Another company, Bellabeat, produces trackers in distinctive bracelets and pendants crafted in delicate leaf designs. The jewellery syncs with an app to measure sleep quality and set alarms. As an interesting aside, Bellabeat’s Shell product clips to the bottom of your smartphone to monitor the heartbeat of your unborn baby. And they produce a water bottle that monitors and advises on hydration based on your activity levels and what stage of your menstrual cycle you are in.

Headphones

Image: Vinci

Image: Vinci

Vinci claims to have created the first headphones that use artificial intelligence to change music tracks, adjust the volume and answer questions at your command, just like Siri. Rival headphones, like Under Armour’s Sport Wireless Heart Rate headphones are Bluetooth enabled and designed to monitor exercise performance. Bose and Jabra have similar products on the market and Fitbit is readying their Flyer wireless headphones for launch in October 2017.

Tattoos

Image: Duoskin

Image: Duoskin

Now don’t get too excited because this one’s still a while off, but Aussie researchers at the Melbourne Institute of Technology are working on smart tattoos.

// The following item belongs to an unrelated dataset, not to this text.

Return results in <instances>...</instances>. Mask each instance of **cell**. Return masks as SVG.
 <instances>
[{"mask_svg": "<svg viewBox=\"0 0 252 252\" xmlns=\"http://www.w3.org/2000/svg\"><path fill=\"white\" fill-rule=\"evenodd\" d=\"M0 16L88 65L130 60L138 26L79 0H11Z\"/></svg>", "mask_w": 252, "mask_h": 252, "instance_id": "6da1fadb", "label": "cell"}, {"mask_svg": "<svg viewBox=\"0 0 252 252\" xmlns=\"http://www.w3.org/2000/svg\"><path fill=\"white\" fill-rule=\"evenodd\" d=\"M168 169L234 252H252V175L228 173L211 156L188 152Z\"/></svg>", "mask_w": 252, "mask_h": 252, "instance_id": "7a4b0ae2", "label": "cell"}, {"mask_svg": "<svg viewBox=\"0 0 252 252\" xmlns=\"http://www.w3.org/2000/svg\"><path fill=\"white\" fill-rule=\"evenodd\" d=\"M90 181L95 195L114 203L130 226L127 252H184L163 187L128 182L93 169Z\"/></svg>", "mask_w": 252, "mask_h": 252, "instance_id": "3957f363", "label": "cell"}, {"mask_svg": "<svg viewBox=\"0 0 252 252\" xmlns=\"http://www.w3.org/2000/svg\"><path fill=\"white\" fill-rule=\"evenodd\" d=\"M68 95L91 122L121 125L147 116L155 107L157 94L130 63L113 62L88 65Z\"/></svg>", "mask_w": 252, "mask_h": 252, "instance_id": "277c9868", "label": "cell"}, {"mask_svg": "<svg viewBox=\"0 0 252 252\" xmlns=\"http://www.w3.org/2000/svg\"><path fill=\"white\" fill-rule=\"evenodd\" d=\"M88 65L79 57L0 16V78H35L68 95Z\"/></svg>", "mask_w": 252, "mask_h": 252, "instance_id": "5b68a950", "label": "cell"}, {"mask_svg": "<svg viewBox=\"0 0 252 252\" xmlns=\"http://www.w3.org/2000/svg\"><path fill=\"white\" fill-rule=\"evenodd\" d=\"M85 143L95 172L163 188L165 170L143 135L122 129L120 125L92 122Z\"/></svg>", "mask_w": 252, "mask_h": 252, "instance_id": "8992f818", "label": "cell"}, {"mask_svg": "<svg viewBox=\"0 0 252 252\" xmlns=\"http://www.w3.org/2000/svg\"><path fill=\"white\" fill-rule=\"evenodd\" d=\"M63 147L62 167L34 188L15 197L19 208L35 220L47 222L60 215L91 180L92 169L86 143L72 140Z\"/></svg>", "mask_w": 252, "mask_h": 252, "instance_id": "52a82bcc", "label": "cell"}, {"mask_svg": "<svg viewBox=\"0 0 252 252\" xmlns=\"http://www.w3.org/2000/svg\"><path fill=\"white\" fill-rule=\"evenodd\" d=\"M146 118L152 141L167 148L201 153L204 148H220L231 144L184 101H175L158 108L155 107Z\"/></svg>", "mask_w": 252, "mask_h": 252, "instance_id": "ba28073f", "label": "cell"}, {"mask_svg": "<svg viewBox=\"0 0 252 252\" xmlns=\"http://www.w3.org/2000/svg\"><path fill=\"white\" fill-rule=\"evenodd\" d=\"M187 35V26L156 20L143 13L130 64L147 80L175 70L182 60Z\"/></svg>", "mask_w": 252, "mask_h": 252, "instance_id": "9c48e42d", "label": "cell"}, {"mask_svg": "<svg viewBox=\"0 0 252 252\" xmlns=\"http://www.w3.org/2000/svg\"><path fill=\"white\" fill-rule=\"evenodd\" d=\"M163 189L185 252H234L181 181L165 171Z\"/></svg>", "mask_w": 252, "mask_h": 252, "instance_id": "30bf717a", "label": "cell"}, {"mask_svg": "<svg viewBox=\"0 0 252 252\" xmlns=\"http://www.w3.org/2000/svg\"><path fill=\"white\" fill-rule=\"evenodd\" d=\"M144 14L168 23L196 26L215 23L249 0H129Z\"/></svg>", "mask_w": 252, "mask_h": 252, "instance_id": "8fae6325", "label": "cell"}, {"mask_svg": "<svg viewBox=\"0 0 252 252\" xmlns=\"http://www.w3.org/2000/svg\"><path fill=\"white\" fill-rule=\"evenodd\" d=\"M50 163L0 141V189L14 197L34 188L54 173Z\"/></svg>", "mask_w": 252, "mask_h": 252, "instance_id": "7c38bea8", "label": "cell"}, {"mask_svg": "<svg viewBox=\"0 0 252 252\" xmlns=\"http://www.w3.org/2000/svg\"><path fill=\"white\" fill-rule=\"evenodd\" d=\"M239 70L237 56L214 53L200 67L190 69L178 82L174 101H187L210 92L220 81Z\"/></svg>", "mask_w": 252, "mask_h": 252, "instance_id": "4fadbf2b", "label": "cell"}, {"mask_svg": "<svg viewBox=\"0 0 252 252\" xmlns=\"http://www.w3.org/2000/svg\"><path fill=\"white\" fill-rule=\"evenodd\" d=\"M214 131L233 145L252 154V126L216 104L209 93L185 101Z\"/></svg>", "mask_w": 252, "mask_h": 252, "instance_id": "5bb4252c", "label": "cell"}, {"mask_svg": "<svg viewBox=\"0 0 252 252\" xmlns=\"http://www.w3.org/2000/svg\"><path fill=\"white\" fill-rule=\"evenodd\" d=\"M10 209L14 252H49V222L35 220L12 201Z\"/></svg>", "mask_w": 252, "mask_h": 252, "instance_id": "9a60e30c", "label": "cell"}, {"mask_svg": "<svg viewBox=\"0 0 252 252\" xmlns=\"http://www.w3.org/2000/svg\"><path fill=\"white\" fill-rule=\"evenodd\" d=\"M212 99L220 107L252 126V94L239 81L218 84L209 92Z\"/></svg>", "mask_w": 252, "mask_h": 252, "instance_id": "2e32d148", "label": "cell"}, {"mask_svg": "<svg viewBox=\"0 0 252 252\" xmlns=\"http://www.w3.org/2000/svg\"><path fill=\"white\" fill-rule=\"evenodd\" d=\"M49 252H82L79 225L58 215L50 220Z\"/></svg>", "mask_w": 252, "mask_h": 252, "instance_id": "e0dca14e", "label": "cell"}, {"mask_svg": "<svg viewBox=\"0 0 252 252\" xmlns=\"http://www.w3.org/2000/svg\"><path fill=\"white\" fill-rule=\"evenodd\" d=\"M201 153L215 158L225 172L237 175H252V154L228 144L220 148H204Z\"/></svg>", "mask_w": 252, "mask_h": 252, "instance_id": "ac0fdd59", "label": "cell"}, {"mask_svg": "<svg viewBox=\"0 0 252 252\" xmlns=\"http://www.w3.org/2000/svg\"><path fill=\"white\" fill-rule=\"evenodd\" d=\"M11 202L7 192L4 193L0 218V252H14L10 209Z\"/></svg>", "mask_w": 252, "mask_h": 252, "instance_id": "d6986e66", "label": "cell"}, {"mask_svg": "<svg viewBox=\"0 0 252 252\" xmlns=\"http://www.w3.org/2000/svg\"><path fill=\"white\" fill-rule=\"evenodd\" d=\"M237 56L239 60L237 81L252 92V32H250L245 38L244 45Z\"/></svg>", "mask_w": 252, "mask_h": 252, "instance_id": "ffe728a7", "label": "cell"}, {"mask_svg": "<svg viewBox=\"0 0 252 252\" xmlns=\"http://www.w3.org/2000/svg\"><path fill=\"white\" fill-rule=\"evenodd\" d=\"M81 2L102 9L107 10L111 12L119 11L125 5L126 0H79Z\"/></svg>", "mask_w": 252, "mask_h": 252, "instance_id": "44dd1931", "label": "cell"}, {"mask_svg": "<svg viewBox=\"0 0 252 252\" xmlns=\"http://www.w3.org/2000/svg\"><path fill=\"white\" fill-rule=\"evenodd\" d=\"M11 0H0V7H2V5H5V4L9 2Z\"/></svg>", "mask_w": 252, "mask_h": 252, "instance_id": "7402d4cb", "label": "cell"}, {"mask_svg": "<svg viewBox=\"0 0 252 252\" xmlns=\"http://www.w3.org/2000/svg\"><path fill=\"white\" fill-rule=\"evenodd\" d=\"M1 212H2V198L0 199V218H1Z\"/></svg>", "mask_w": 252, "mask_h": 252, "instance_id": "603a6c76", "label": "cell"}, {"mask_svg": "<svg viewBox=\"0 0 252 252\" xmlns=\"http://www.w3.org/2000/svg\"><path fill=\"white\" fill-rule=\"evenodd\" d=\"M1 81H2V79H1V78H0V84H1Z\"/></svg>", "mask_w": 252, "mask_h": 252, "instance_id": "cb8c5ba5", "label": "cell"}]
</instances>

Specifically, the kind of temporary gold-leaf tattoos you see at music festivals.
The MIT Media Lab teamed with Microsoft Research and DuoSkin to play around with the possibilities, coming up with temporary tattoos that change colour according to body heat or illuminate with LED lighting. The potential is there for tattoos to act as touchpads for connected devices and for the technology to work on permanent tattoos as well.

Sunglasses

Image: Spectacles https://www.spectacles.com/

Image: Spectacles

While MasterCard has been putting the juice into Fitbit’s Ionic smart watch, Visa is working on other wearables that could function as credit cards, including a pair of sunglasses with Australian designers Local Supply.

Snapchat, meanwhile has produced sunnies capable of recording 10-second video clips with a lens that mimics human vision. Snapchat founder Evan Spiegel tested them on holiday in the Big Sur with then-fiancée, Australian model Miranda Kerr.  “We were walking through the woods, stepping over logs, looking up at the beautiful trees,” he told The Wall Street Journal. “And when I got the footage back and watched it, I could see my own memory, through my own eyes. It was unbelievable.”

It’s all starting to sound like an episode of Black Mirror. You know, the one where dinner party arguments with your significant other can be recorded and played back later to prove who was in the right (you, of course). Except Evan and Miranda probably never argue.

Clothes

A post shared by SUPA® (@supa.ai) on

As well as sunglasses, Visa has partnered with Queensland’s Heritage Bank to create a blazer they call the ‘Heritage Power Suit’. It works by swiping the sleeve against any Visa eftpos terminal. Made in Japan from the wool of Australian merino sheep, and able to withstand drycleaning, the first suit available for sale to the public was auctioned on eBay. It fetched a modest $510. No word on whether this line is going to expand.

In the meantime, Supa has created a smart bra to track your workout, measure your sun exposure, correct your diet, treat your asthma and generally make you look good. The company markets itself as “biolmetrics + extreme sports + fashion + artificial intelligence in a onesie at a dance party”. Now that’s a party worth going to.